6) Ora scendiamo a livello microscopico. Uno dei fastidi del modello è questo: se ad ogni nodo di un network devo metterci un carabiniere che inoltra ogni bit di informazione nella direzione che gli spetta, siamo fregati. Il modello per essere funzionante necessiterebbe di altrettanta informazione quanta quella che deve processare. Quindi bisogna lasciare un certo livello di arbitrarietà, di indeterminatezza; e ancora poter godere di tutta la ricchezza dei fenomeni microscopici.
7) Ora considerate una città composta di soli due isolati separati da una strada comune che si biforca per andare a formare due circuiti attorno agli abitati, ed un flusso di auto (i nostri bits) che viaggiano in questo sistema. Supponiamo che il nostro carabiniere decida non tanto il destino di ogni auto, ma semplicemente mandi aleatoriamente le auto da una parte e dall’altra in maniera da mantenere una proporzione fissa di circolazione nei due circuiti (per esempio, il 50% di qua e il 50% di là). Ci saranno auto che per lungo tempo rimangono a circuitare solo a destra, alcune solo a sinistra, alcune che faranno un 8, altre ancora faranno circuiti più complessi (col passare del tempo le possibilità aumentano come i numeri razionali; un bel salto di qualità rispetto ai bits custoditi nel cassetto…). Ad ognuno di questi modi di circuitazione associamo un ricordo; allora la situazione macroscopica fifty-fifty corrisponde ad uno spettro molto ampio di ricordi); variando la proporzione modificheremo anche la sfumatura dei ricordi, arrivando fino a focalizzarci completamente su un pensiero chiaro e tondo (situazione 100% vs. 0%). Quindi non governo i ricordi ad uno ad uno, ma li gestisto modificando parametri macroscopici e lasciando che il sistema evochi tutto ciò che è compatibile con questi parametri macroscopici, perchè semplicemente è nelle possibilità e statisticamente avverrà.
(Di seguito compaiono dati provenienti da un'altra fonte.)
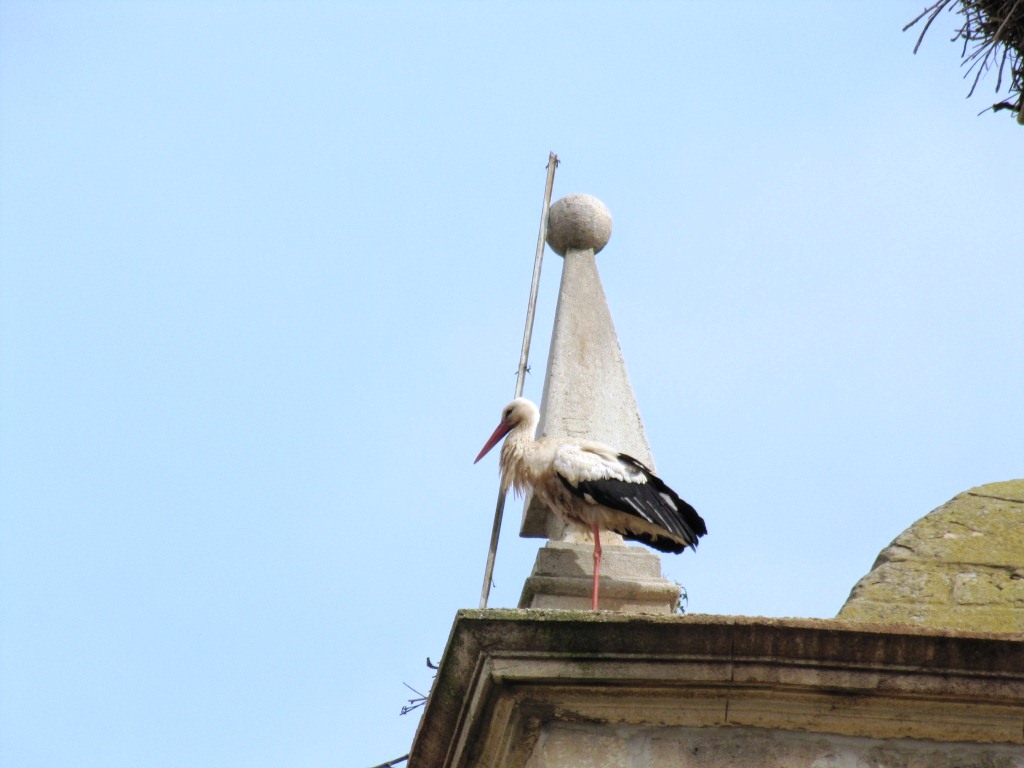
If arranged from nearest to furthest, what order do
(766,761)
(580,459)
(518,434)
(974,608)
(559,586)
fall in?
(766,761) → (974,608) → (559,586) → (580,459) → (518,434)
8) La forma dei ricordi. Perché un ricordo dovrebbe essere rosso, l’altro profumato, l’altro una porta, l’altro un numero di telefono… Dove stanno custodite queste cose nel nostro modello di memoria? Da nessuna parte! La memoria non è altro che la stessa conformazione di parametri macroscopici che si sono dati nel momento in cui un certo stimolo esterno veniva assimilato; ogni volta che il sistema assume la stessa conformazione, evoca quella memoria.
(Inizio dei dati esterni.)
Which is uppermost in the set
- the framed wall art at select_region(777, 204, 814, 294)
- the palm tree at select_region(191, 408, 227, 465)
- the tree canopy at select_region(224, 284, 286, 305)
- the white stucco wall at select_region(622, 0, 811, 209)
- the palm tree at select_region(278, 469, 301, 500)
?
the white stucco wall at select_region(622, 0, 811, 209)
9) Se sul piano astratto il modello può anche avere un senso compiuto, molto più dura è non darmi dell’idiota quando si pensi a situazioni più realistiche. Tornando al cervello, io nella mia profonda ignoranza di neurofisiologia (che spero presto di colmare!) in effetti mi immagino un impulso elettrico che và a stimolare in rapida sequenza tutta una serie di neuroni, ed esattamente questa catena di stimolazioni evoca il ricordo. Sul piano tecnologico sarebbe interessante sapere se esistono sistemi dinamici di archiviazione dell’informazione. Altrimenti bisognerà inventarselo!